Com doze anos, que saudades tinha da aldeia,
da família, dos antigos companheiros de escola, dos cães amigos que ladravam de
noite a vigiar a casa!
Tudo lá tão longe! Ah! Se ele soubesse!...
Pois nem uma lágrima lhe viera anuviar o
último adeus, quando a diligência dera volta na estrada e ele vira sumirem-se
os choupos da ribeira e o lenço que mão saudosa sacudia no alto do cabeço.
É que o deslumbrava a ideia de Lisboa, de que
tantas maravilhas grandes lhe contavam. Ainda agora partia, e já se via de
volta na aldeia, de relógio e cadeia de ouro, a falar de alto, a puxar o
bigode, a dar enchente, como o Januário, que lhe arranjara o lugar.
Com o seu examezinho de instrução primária,
marçano de uma tenda... Não, que os pais não o queriam para cavador.
Tinham sido consultados o mestre-escola, o
prior, o senhor Freitas, lavrador muito importante que arrastava tudo nas
eleições, o Custódio, velhote de muito bom conselho, e todos se tinham mostrado
de acordo: não havia como Lisboa para fazer um homem.

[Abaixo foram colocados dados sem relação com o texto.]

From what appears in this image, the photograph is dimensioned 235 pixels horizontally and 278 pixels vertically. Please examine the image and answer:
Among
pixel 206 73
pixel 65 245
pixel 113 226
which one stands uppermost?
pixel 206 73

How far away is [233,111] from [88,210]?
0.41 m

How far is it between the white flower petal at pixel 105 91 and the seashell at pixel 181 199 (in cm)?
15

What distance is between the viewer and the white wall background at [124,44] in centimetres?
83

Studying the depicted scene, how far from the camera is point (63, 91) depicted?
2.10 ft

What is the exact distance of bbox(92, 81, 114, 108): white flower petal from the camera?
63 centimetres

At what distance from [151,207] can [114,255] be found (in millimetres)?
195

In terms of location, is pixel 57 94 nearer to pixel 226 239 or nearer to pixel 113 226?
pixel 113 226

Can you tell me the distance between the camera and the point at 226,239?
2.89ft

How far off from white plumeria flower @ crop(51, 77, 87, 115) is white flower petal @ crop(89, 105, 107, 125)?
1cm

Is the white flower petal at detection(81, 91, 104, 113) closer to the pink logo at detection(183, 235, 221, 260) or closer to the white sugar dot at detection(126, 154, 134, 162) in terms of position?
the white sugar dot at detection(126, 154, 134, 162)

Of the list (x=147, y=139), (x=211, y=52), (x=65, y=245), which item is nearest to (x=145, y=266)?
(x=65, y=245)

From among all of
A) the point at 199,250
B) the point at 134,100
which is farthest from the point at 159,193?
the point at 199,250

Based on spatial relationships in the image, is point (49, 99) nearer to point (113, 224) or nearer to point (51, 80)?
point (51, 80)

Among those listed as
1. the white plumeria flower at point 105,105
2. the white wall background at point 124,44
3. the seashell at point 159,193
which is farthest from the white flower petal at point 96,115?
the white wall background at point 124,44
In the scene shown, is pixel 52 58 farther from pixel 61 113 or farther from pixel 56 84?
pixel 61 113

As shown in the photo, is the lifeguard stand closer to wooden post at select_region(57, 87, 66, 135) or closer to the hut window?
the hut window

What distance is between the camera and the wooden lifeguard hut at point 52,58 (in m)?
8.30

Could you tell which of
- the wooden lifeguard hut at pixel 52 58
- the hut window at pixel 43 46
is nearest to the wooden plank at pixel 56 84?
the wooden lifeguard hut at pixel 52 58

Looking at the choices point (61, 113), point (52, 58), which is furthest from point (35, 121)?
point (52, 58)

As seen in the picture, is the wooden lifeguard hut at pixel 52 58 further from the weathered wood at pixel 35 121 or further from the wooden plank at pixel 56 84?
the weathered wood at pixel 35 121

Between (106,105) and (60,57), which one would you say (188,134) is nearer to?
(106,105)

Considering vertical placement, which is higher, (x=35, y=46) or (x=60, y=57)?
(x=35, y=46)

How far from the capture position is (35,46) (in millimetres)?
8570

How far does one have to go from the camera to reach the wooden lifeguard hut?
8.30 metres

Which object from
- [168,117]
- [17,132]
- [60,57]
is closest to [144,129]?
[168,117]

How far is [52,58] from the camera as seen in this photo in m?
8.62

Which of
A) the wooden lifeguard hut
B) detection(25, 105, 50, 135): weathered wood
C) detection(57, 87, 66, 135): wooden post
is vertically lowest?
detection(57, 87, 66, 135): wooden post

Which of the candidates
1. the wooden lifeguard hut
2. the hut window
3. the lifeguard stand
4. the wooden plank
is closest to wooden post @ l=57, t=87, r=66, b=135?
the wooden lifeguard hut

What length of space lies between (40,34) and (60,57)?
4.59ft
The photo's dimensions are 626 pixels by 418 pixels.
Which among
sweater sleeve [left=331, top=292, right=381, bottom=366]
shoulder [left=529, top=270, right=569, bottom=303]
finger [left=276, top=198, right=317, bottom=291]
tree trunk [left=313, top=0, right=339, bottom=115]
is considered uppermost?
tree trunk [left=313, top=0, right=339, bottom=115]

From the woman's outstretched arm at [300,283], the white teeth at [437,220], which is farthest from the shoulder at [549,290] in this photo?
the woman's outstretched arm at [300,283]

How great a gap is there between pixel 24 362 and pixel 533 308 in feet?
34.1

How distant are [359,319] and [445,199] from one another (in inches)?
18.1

Era ver o Januário que
tinha casado com a viúva do patrão. A loja era de um cunhado dele, bom homem,
áspero mas bom homem. Os olhos baixos do Manuelzito, fitos no chão, viam no
tijolo resplandecer auréolas, que giravam como o fogo de vistas pelas festas.
Ah estava, havia quase um ano; e no desvão da
escada, onde às dez horas o mandavam deitar, a morrer de calor no Verão, no
Inverno a morrer de frio, punha-se a rever os campos e a casa deixados sem as
lágrimas, que lhe corriam agora em grossos fios pelas faces.
Os primeiros dias tinham passado muito
lentos.
A conselho do Januário, um biscoito ou outro
da mão papuda e oleosa do merceeiro tinham-no ajudado na tarefa. Assim é que
ele havia de ser homem, um dia. Mas o patrão mostrava maior pressa.
Pai, mãe e mestre-escola nunca lhe tinham
batido. Atreveu-se uma vez a declará-lo. Foi pior. Chegou o Verão. As festas de
São João e São Pedro aumentaram-lhe a tristeza. Reviu nesses dias mais
intensamente a alegria da aldeia, os bailes à noite em volta da fogueira, a ida
à fonte pela manhã, o sino a tocar à missa, e ele a pensar que, quando fosse
crescido, havia de ter uma namorada por quem queimasse uma alcachofra, a quem
cantasse umas quadras falando de estrelas e de flores.
A bulha nas ruas, nessas noites, não o
deixara dormir. Cada bomba era uma pancada no coração. Um sol-e-dó que passou
tocando arrancou-lhe lágrimas de imensa saudade.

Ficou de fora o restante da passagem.